Should Cruz, 59, beat the considerable odds stacked against him, he will pull in barely $20,000 per year, the current salary of an Oregon state senator. A meager wage, perhaps—but a small fortune to someone who once lived in a two-door Datsun B210, and who, until three years ago, was unable to afford health insurance. Cruz is the sort of candidate who will tell you, straight up, that he takes Zoloft for depression and is a proud member of the National Alliance on Mental Illness. Press him, and he’ll admit that, yes, his late son, who died while enlisted in the Army National Guard, was addicted to OxyContin and heroin. Cruz, fledgling politician, is a man whose handlers—if he had them, which he does not—would be rushing the stage to shut him up.
Yet this is only one way to spin the narrative of his life, for in 2002, after nearly six years of homelessness, Cruz became chief of staff for District 23 State Senator Avel Gordly, whose constituents live in Northeast and Southeast Portland.
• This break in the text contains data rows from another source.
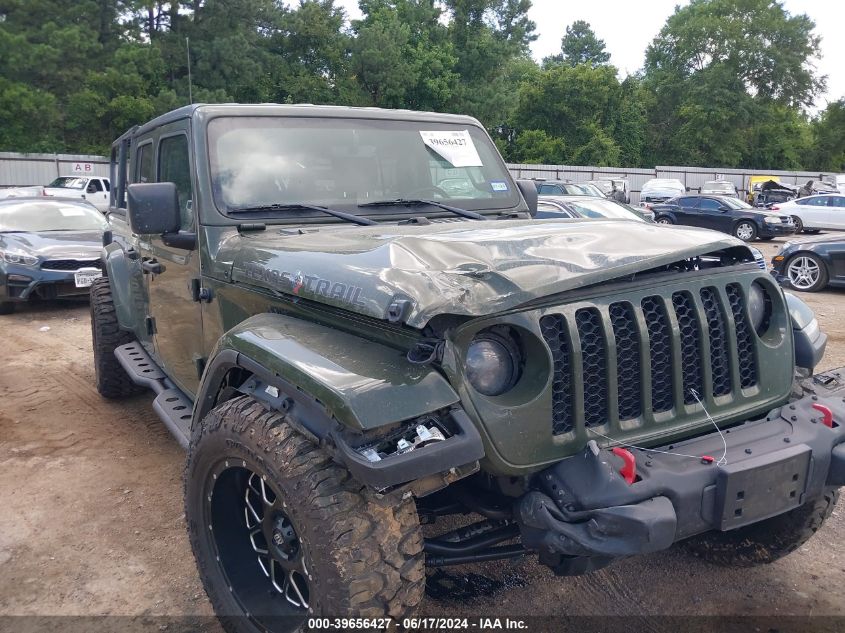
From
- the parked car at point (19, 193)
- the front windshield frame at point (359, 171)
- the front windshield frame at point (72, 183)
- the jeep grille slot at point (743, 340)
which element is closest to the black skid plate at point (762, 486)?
the jeep grille slot at point (743, 340)

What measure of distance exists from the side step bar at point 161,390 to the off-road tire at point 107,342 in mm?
304

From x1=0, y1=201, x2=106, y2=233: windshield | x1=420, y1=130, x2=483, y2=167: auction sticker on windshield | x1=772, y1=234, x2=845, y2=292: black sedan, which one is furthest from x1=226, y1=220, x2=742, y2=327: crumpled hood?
x1=772, y1=234, x2=845, y2=292: black sedan

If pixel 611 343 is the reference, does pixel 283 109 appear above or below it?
above

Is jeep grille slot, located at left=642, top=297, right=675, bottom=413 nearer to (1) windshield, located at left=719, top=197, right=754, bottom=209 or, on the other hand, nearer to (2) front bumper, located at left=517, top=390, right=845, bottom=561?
(2) front bumper, located at left=517, top=390, right=845, bottom=561

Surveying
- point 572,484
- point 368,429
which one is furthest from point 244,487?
point 572,484

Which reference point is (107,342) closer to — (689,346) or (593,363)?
(593,363)

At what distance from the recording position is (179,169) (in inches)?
149

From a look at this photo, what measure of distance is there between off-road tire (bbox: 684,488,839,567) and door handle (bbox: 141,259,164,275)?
10.2 ft

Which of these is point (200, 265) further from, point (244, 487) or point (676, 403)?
point (676, 403)

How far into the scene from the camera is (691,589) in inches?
128

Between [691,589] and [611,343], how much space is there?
154cm

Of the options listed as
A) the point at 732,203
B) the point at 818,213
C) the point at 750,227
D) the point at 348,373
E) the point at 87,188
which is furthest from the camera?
the point at 87,188

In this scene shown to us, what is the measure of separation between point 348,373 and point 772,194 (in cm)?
3744

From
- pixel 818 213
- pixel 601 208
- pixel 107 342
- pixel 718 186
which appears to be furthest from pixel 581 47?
pixel 107 342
As chief of staff, Cruz has managed Gordly’s schedule, written drafts and revisions of bills and, increasingly, made policy recommendations. When Gordly heads to the senate floor, Cruz is usually beside her, watching debates unfold among legislators. Gordly has been so impressed with Cruz in his capacity as advisor that when she announced her intention to retire at the end of her term in January 2009, she encouraged him to run.
Cruz, a first-generation Mexican-American, now owns a home in District 23’s Parkrose neighborhood, a fact that also lends his story a certain pulled-himself-up-by-the-bootstraps appeal. That he’s experienced firsthand the issues that plague the district—racism, economic disparity, a lack of health insurance—makes him, he feels, uniquely qualified for the seat. On his blog, BlogoliticalSean.blogspot.com, he writes that he is not a “career politician” but a citizen, one whose story reflects “the issues Oregonians care most deeply about,” and not the issues “of those who are efficient campaigners.”